Snyder v. State

615 So. 2d 231 (1993)

Andrew Edward SNYDER, Appellant,
v.
STATE of Florida, Appellee.

No. 92-3080.

District Court of Appeal of Florida, First District.

March 8, 1993.

Nancy A. Daniels, Public Defender, and Carl S. McGinnes, Asst. Public Defender, Tallahassee, for appellant.

Robert A. Butterworth, Atty. Gen., and Charlie McCoy, Asst. Atty. Gen., Tallahassee, for appellee.

PER CURIAM.

Andrew Edward Snyder has appealed from sentences imposed after violation of community control. We reverse, and remand for resentencing.
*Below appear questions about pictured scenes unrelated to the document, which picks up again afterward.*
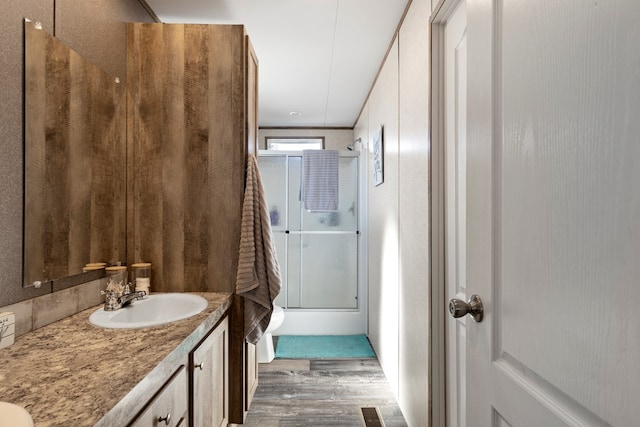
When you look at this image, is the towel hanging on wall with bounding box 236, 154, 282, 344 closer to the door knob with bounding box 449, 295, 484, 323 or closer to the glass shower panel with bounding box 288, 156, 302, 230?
the door knob with bounding box 449, 295, 484, 323

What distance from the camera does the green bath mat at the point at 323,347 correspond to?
297cm

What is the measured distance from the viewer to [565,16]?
575 mm

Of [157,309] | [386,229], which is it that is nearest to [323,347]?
[386,229]

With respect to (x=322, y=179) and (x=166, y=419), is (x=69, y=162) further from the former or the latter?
(x=322, y=179)

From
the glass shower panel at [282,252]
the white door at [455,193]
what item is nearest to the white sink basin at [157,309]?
the white door at [455,193]

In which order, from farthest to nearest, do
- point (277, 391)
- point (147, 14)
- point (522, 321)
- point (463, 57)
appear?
1. point (277, 391)
2. point (147, 14)
3. point (463, 57)
4. point (522, 321)

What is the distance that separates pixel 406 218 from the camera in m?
1.99

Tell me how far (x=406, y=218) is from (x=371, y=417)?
1225 millimetres

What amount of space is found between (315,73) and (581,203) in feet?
8.37

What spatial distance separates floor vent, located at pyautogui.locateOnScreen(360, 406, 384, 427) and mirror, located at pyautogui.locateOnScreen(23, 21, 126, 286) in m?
1.65

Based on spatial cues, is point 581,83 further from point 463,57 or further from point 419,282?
point 419,282

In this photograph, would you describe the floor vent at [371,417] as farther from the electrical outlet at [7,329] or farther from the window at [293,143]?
the window at [293,143]

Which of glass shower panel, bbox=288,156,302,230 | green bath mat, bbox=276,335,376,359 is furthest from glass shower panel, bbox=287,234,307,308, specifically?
green bath mat, bbox=276,335,376,359

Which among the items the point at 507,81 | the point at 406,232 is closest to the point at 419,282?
the point at 406,232
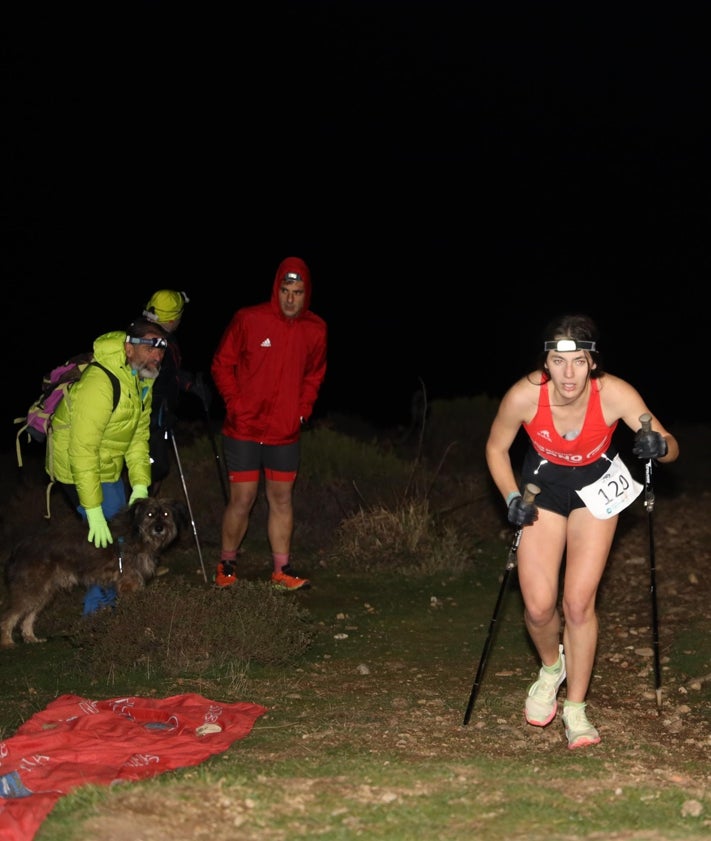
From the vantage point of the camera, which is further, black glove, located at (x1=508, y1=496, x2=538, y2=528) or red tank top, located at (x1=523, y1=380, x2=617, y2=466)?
red tank top, located at (x1=523, y1=380, x2=617, y2=466)

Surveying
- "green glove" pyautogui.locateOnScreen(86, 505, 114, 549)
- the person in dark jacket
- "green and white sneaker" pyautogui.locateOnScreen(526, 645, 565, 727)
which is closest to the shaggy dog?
"green glove" pyautogui.locateOnScreen(86, 505, 114, 549)

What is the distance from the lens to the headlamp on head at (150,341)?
27.0 ft

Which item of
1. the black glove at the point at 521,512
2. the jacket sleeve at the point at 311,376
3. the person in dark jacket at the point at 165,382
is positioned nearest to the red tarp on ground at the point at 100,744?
the black glove at the point at 521,512

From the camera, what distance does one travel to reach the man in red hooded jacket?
984 cm

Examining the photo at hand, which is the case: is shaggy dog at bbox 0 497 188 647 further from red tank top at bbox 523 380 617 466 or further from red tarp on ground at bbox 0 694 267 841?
red tank top at bbox 523 380 617 466

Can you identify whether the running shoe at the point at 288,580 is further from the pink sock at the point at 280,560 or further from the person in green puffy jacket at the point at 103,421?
the person in green puffy jacket at the point at 103,421

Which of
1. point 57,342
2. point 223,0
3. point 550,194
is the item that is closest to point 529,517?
point 57,342

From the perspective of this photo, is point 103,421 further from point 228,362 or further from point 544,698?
point 544,698

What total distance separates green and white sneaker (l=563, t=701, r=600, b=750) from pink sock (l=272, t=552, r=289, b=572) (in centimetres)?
438

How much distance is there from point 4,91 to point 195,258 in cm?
880

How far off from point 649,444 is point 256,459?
450 cm

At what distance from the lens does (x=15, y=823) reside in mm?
5102

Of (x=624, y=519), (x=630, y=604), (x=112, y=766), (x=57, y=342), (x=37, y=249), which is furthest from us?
(x=37, y=249)

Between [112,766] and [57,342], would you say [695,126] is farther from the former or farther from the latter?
[112,766]
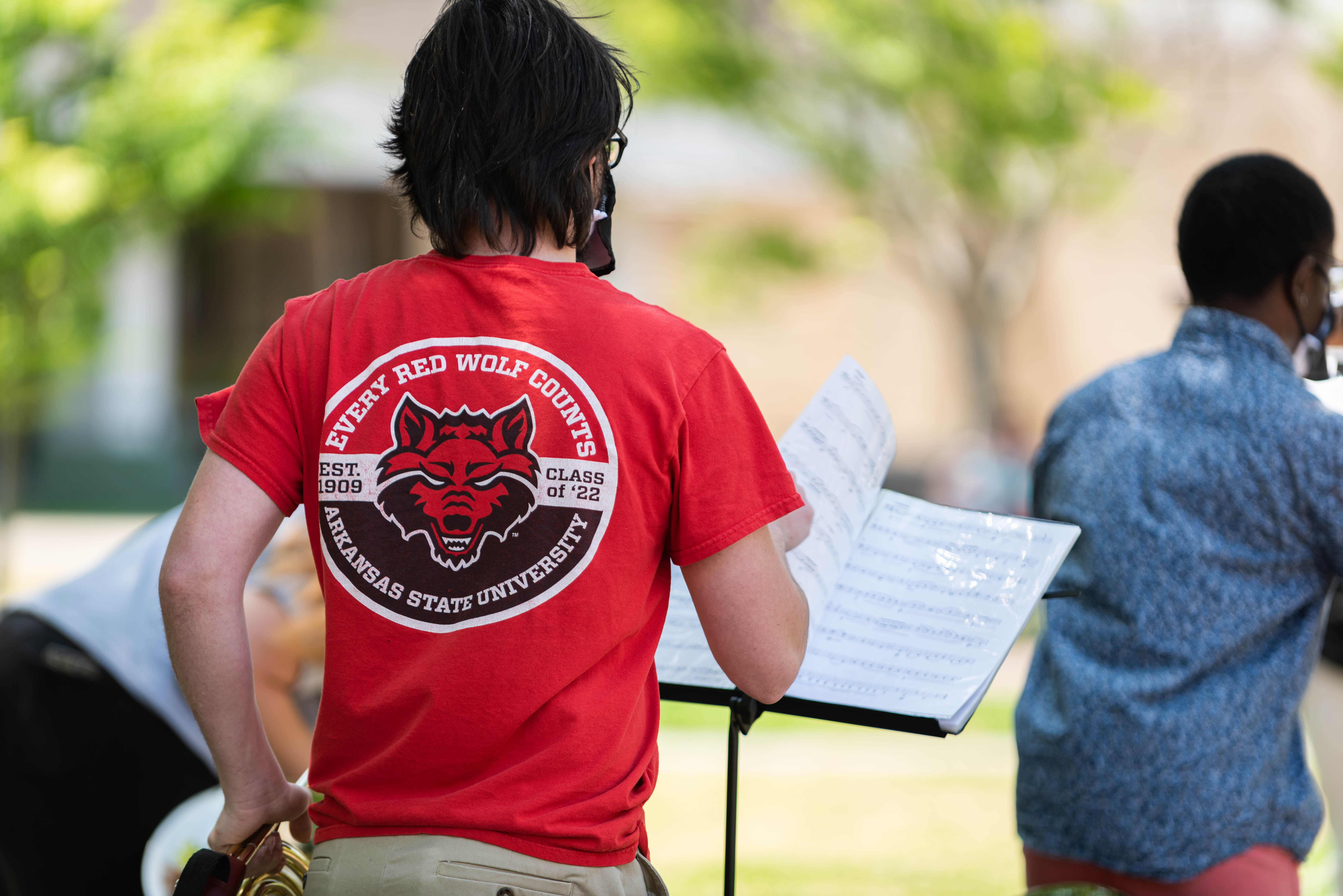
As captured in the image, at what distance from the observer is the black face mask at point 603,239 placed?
147cm

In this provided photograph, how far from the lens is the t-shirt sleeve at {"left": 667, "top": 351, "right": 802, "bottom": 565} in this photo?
1.29 metres

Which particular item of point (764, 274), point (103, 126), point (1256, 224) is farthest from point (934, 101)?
point (1256, 224)

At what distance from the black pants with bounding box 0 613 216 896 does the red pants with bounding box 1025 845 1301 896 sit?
6.08ft

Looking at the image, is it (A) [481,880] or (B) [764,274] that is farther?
(B) [764,274]

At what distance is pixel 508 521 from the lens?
128cm

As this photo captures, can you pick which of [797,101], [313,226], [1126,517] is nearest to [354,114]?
[313,226]

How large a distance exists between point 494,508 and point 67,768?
170 cm

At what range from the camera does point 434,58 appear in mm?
1377

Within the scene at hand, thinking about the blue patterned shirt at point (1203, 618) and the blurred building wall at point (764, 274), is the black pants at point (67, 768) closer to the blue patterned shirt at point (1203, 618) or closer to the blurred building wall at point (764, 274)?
the blue patterned shirt at point (1203, 618)

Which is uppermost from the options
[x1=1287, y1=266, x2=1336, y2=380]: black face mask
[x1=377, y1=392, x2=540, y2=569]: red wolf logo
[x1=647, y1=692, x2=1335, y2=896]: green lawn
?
[x1=1287, y1=266, x2=1336, y2=380]: black face mask

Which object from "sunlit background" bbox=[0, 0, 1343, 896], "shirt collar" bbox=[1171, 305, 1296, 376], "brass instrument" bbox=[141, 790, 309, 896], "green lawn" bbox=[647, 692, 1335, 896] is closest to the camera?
"shirt collar" bbox=[1171, 305, 1296, 376]

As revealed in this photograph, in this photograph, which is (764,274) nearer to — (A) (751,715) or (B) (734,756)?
(B) (734,756)

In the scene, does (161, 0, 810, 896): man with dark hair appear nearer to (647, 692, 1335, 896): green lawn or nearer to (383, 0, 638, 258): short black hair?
(383, 0, 638, 258): short black hair

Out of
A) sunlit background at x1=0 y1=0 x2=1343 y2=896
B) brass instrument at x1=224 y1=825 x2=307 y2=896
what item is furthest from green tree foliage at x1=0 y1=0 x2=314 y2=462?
brass instrument at x1=224 y1=825 x2=307 y2=896
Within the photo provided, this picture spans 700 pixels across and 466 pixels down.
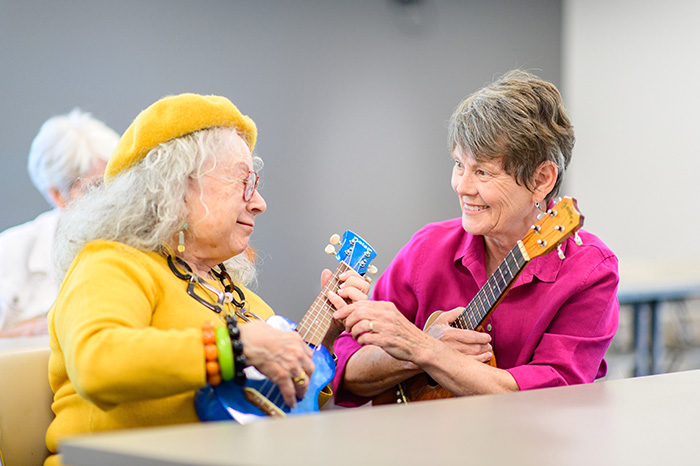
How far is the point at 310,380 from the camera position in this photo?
1451 mm

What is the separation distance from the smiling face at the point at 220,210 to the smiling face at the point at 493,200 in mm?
563

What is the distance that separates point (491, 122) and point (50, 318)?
112 centimetres

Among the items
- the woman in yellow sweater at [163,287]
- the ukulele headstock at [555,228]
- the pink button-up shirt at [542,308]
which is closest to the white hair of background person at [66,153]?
the woman in yellow sweater at [163,287]

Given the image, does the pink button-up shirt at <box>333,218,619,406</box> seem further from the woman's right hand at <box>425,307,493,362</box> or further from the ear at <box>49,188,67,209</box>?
the ear at <box>49,188,67,209</box>

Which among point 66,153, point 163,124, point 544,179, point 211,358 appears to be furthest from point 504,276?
point 66,153

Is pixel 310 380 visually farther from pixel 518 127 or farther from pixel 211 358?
pixel 518 127

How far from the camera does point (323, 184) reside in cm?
455

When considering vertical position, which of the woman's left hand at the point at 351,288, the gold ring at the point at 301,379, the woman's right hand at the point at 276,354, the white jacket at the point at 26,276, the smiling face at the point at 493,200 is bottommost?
the white jacket at the point at 26,276

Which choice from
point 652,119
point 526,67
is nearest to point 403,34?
point 526,67

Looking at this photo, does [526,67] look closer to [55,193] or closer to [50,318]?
[55,193]

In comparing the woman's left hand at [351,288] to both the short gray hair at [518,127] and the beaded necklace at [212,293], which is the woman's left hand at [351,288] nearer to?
the beaded necklace at [212,293]

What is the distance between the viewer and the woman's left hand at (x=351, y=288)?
158 centimetres

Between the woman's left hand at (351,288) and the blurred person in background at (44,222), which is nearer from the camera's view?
the woman's left hand at (351,288)

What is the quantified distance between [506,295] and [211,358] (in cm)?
88
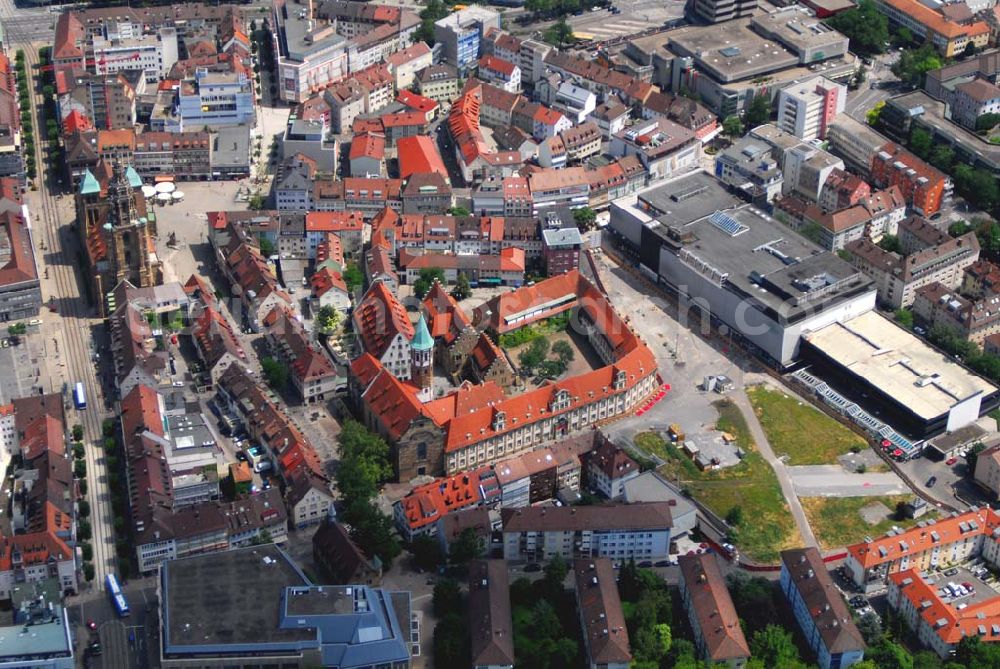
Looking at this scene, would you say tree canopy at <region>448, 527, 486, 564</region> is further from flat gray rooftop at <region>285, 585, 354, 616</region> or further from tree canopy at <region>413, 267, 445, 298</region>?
tree canopy at <region>413, 267, 445, 298</region>

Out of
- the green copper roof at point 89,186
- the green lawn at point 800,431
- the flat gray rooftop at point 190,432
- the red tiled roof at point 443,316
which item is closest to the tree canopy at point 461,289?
the red tiled roof at point 443,316

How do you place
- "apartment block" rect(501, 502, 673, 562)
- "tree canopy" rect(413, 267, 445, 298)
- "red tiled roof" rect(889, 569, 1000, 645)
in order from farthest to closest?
Result: 1. "tree canopy" rect(413, 267, 445, 298)
2. "apartment block" rect(501, 502, 673, 562)
3. "red tiled roof" rect(889, 569, 1000, 645)

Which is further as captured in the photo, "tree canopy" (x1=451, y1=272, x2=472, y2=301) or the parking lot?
"tree canopy" (x1=451, y1=272, x2=472, y2=301)

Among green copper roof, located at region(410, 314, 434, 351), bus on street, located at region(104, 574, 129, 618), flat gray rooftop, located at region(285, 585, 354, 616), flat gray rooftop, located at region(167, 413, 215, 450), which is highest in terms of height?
green copper roof, located at region(410, 314, 434, 351)

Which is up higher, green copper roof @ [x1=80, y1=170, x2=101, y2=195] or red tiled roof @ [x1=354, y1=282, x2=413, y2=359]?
green copper roof @ [x1=80, y1=170, x2=101, y2=195]

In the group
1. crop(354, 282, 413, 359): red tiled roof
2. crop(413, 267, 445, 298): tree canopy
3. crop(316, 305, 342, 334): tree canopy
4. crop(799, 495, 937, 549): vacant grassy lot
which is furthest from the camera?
crop(413, 267, 445, 298): tree canopy

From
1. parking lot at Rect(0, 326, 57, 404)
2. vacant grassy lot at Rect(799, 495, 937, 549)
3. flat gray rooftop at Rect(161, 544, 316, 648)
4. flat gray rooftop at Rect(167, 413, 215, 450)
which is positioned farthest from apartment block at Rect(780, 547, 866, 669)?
parking lot at Rect(0, 326, 57, 404)

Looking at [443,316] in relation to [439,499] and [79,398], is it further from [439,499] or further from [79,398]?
[79,398]

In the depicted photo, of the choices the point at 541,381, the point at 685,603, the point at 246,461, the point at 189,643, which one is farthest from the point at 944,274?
the point at 189,643
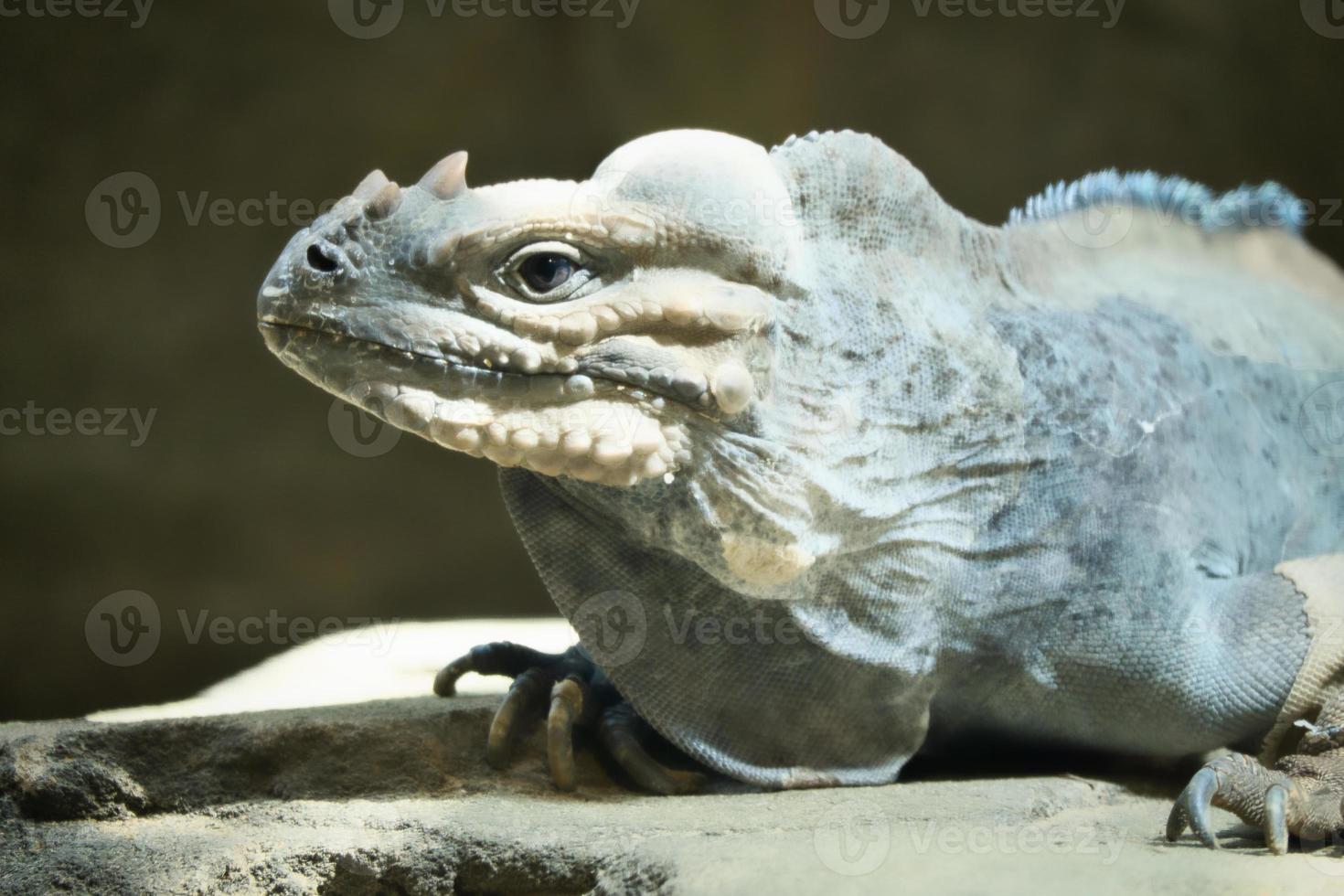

In 1986, Snyder was placed on probation following a guilty plea to burglary of a dwelling, committed on February 18, 1986 (Case No. 86-478). He thereafter pled nolo contendere to burglary of a structure, committed on January 16, 1987 (Case No. 87-479), and to violating probation in 86-478. In March 1990, the trial court revoked probation, and sentenced Snyder to 2 years community control plus 13 years probation. The court imposed 5 years probation in 87-479, to run concurrently with the probationary term imposed in 86-478.

In August 1992, Snyder pled nolo contendere to violating probation. The scoresheet utilized at the subsequent sentencing proceeding reflected a total of 49 points. After the two-cell increase authorized for Snyder's two successive violations of probation, see Williams v. State, 594 So. 2d 273, 275 (Fla. 1992), this total corresponded to a recommended range of 3 1/2-4 1/2 years, *232 and a permitted range of 2 1/2-5 1/2 years. After noting that "a guideline sentence would be 5 1/2 years," the trial court sentenced Snyder to concurrent 5-year terms, plus 8 years probation in 86-478.

Snyder argues that his sentence is illegal, to wit: because he committed his crimes prior to the July 1, 1988 effective date of the permitted guidelines range, it would be an ex post facto violation to sentence him under that range. Therefore, the maximum guidelines sentence was 4 1/2 years (the maximum of the recommended range), and the 5 years imposed by the trial court constituted a departure sentence for which no written reasons were provided. The state concedes that the maximum guidelines sentence herein was 4 1/2 years. However, it urges that the trial court be permitted to consider a departure sentence on remand.

The permitted guidelines ranges, effective July 1, 1988, cannot be applied to a defendant who committed his crimes prior to that date. Jones v. State, 599 So. 2d 769, 770 n. 1 (Fla. 1st DCA 1992), citing Puffinberger v. State, 581 So. 2d 897, 900 (Fla. 1991). Snyder committed his crimes in 1986 and 1987, hence he correctly asserts that the permitted range could not be used in sentencing him. The result was a departure sentence for which the trial court provided no written reasons.

However, there is no indication in the record that the trial judge intended to impose a departure sentence. On the contrary, it affirmatively appears that he believed the 5-year sentence to be within the guidelines. When a trial court does not know that it is imposing a departure sentence requiring written reasons, it may consider on remand whether a departure from the guidelines is appropriate. Henderson v. State, 577 So. 2d 653, 654 (Fla. 1st DCA 1991), citing State v. Betancourt, 552 So. 2d 1107, 1108 (Fla. 1989). See also Roberts v. State, 534 So. 2d 1225 (Fla. 1st DCA 1988), approved 547 So. 2d 129 (Fla. 1989) (when a trial court is unaware that it has imposed a departure sentence because of an incorrect scoresheet, the trial judge may consider whether departure would be appropriate when the correct scoresheet is before him on remand).

The sentence imposed herein is reversed, and the case remanded for resentencing, at which time the trial judge may consider whether departure would be appropriate.

JOANOS, C.J., and ZEHMER and WEBSTER, JJ., concur.